◆ Passage shown
§

Writers in Hiding: My viewing of ‘My Salinger Year’

Bryan Harvey
3 min readFeb 2, 2023
A still frame from the movie in question

My Salinger Year debuted at the 70th Berlin International Film Festival on February 20, 2020. On March 5, 2021, the film saw a wider release. You can look at those dates and guess how that all went. The film did not clear a million dollars, but the film probably didn’t cost that much to make. These figures are always relative, which is also an easy sentence to write for casting such concerns aside.

My Salinger Year is about writers and writing, although My Salinger Year avoids ever sharing its protagonist Joanna’s words, well, sort of. Joanna is played by Margaret Qualley, and Joanna is a poet. But she doesn’t write a ton of poems in the film. And the film never indulges in trying to make us believe she is a poet. This is not Finding Forester (2000). But Joanna does write.

§

◆ What you need to do
According to the post about My Salinger Year above, who plays Joanna?

Rows from a segmentation dataset
§

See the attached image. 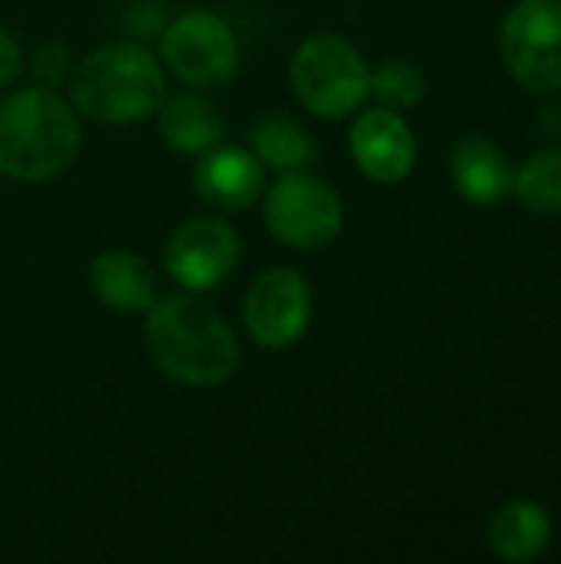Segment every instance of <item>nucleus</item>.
I'll return each mask as SVG.
<instances>
[{"label":"nucleus","mask_w":561,"mask_h":564,"mask_svg":"<svg viewBox=\"0 0 561 564\" xmlns=\"http://www.w3.org/2000/svg\"><path fill=\"white\" fill-rule=\"evenodd\" d=\"M503 59L529 93L561 89V0H522L503 23Z\"/></svg>","instance_id":"nucleus-7"},{"label":"nucleus","mask_w":561,"mask_h":564,"mask_svg":"<svg viewBox=\"0 0 561 564\" xmlns=\"http://www.w3.org/2000/svg\"><path fill=\"white\" fill-rule=\"evenodd\" d=\"M241 241L231 225L218 218H192L179 225L165 245V271L188 291L218 288L238 264Z\"/></svg>","instance_id":"nucleus-9"},{"label":"nucleus","mask_w":561,"mask_h":564,"mask_svg":"<svg viewBox=\"0 0 561 564\" xmlns=\"http://www.w3.org/2000/svg\"><path fill=\"white\" fill-rule=\"evenodd\" d=\"M145 347L152 364L182 387H218L241 360L228 321L192 294H172L149 307Z\"/></svg>","instance_id":"nucleus-1"},{"label":"nucleus","mask_w":561,"mask_h":564,"mask_svg":"<svg viewBox=\"0 0 561 564\" xmlns=\"http://www.w3.org/2000/svg\"><path fill=\"white\" fill-rule=\"evenodd\" d=\"M79 155V116L53 89L33 86L0 99V175L50 182Z\"/></svg>","instance_id":"nucleus-2"},{"label":"nucleus","mask_w":561,"mask_h":564,"mask_svg":"<svg viewBox=\"0 0 561 564\" xmlns=\"http://www.w3.org/2000/svg\"><path fill=\"white\" fill-rule=\"evenodd\" d=\"M311 288L294 268H268L245 297V330L258 347H294L311 327Z\"/></svg>","instance_id":"nucleus-8"},{"label":"nucleus","mask_w":561,"mask_h":564,"mask_svg":"<svg viewBox=\"0 0 561 564\" xmlns=\"http://www.w3.org/2000/svg\"><path fill=\"white\" fill-rule=\"evenodd\" d=\"M370 96L400 109L417 106L427 96V76L420 66L407 59H387L377 69H370Z\"/></svg>","instance_id":"nucleus-18"},{"label":"nucleus","mask_w":561,"mask_h":564,"mask_svg":"<svg viewBox=\"0 0 561 564\" xmlns=\"http://www.w3.org/2000/svg\"><path fill=\"white\" fill-rule=\"evenodd\" d=\"M539 126H542L549 135L561 139V102H549V106H542V112H539Z\"/></svg>","instance_id":"nucleus-21"},{"label":"nucleus","mask_w":561,"mask_h":564,"mask_svg":"<svg viewBox=\"0 0 561 564\" xmlns=\"http://www.w3.org/2000/svg\"><path fill=\"white\" fill-rule=\"evenodd\" d=\"M89 284L99 304L119 314H149L159 301L155 271L132 251H103L89 268Z\"/></svg>","instance_id":"nucleus-12"},{"label":"nucleus","mask_w":561,"mask_h":564,"mask_svg":"<svg viewBox=\"0 0 561 564\" xmlns=\"http://www.w3.org/2000/svg\"><path fill=\"white\" fill-rule=\"evenodd\" d=\"M159 132L169 149L182 155H202L222 142L225 122L212 99L198 93H175V96L165 93L159 106Z\"/></svg>","instance_id":"nucleus-14"},{"label":"nucleus","mask_w":561,"mask_h":564,"mask_svg":"<svg viewBox=\"0 0 561 564\" xmlns=\"http://www.w3.org/2000/svg\"><path fill=\"white\" fill-rule=\"evenodd\" d=\"M513 192L526 208L539 215L561 212V149H546L526 159V165L513 178Z\"/></svg>","instance_id":"nucleus-17"},{"label":"nucleus","mask_w":561,"mask_h":564,"mask_svg":"<svg viewBox=\"0 0 561 564\" xmlns=\"http://www.w3.org/2000/svg\"><path fill=\"white\" fill-rule=\"evenodd\" d=\"M165 99V73L159 56L132 40L106 43L89 53L73 79L69 102L79 116L103 126H132L159 112Z\"/></svg>","instance_id":"nucleus-3"},{"label":"nucleus","mask_w":561,"mask_h":564,"mask_svg":"<svg viewBox=\"0 0 561 564\" xmlns=\"http://www.w3.org/2000/svg\"><path fill=\"white\" fill-rule=\"evenodd\" d=\"M489 545L506 562H532L552 545V519L539 502H509L489 522Z\"/></svg>","instance_id":"nucleus-15"},{"label":"nucleus","mask_w":561,"mask_h":564,"mask_svg":"<svg viewBox=\"0 0 561 564\" xmlns=\"http://www.w3.org/2000/svg\"><path fill=\"white\" fill-rule=\"evenodd\" d=\"M265 228L301 251L327 248L344 228L337 192L311 172H281L265 195Z\"/></svg>","instance_id":"nucleus-5"},{"label":"nucleus","mask_w":561,"mask_h":564,"mask_svg":"<svg viewBox=\"0 0 561 564\" xmlns=\"http://www.w3.org/2000/svg\"><path fill=\"white\" fill-rule=\"evenodd\" d=\"M350 152L357 169L380 185L403 182L417 165L413 129L393 109L360 112L350 126Z\"/></svg>","instance_id":"nucleus-10"},{"label":"nucleus","mask_w":561,"mask_h":564,"mask_svg":"<svg viewBox=\"0 0 561 564\" xmlns=\"http://www.w3.org/2000/svg\"><path fill=\"white\" fill-rule=\"evenodd\" d=\"M195 192L225 212L248 208L265 195V165L251 149L212 145L195 169Z\"/></svg>","instance_id":"nucleus-11"},{"label":"nucleus","mask_w":561,"mask_h":564,"mask_svg":"<svg viewBox=\"0 0 561 564\" xmlns=\"http://www.w3.org/2000/svg\"><path fill=\"white\" fill-rule=\"evenodd\" d=\"M251 152L261 159L265 169L274 172H301L317 159L314 135L284 112L258 116L251 126Z\"/></svg>","instance_id":"nucleus-16"},{"label":"nucleus","mask_w":561,"mask_h":564,"mask_svg":"<svg viewBox=\"0 0 561 564\" xmlns=\"http://www.w3.org/2000/svg\"><path fill=\"white\" fill-rule=\"evenodd\" d=\"M66 69H69V53H66V46L60 40L43 43L33 53V59H30V73H33L36 86H46V89L60 86V79L66 76Z\"/></svg>","instance_id":"nucleus-19"},{"label":"nucleus","mask_w":561,"mask_h":564,"mask_svg":"<svg viewBox=\"0 0 561 564\" xmlns=\"http://www.w3.org/2000/svg\"><path fill=\"white\" fill-rule=\"evenodd\" d=\"M291 89L321 119H344L370 96V66L341 33H311L291 56Z\"/></svg>","instance_id":"nucleus-4"},{"label":"nucleus","mask_w":561,"mask_h":564,"mask_svg":"<svg viewBox=\"0 0 561 564\" xmlns=\"http://www.w3.org/2000/svg\"><path fill=\"white\" fill-rule=\"evenodd\" d=\"M23 73V50L20 43L0 26V86H10L17 83Z\"/></svg>","instance_id":"nucleus-20"},{"label":"nucleus","mask_w":561,"mask_h":564,"mask_svg":"<svg viewBox=\"0 0 561 564\" xmlns=\"http://www.w3.org/2000/svg\"><path fill=\"white\" fill-rule=\"evenodd\" d=\"M162 59L195 89L222 86L238 69V40L222 13L195 7L172 20L162 33Z\"/></svg>","instance_id":"nucleus-6"},{"label":"nucleus","mask_w":561,"mask_h":564,"mask_svg":"<svg viewBox=\"0 0 561 564\" xmlns=\"http://www.w3.org/2000/svg\"><path fill=\"white\" fill-rule=\"evenodd\" d=\"M513 165L499 145L483 135L460 139L453 149V182L470 205H496L513 192Z\"/></svg>","instance_id":"nucleus-13"}]
</instances>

§

◆ The response
Margaret Qualley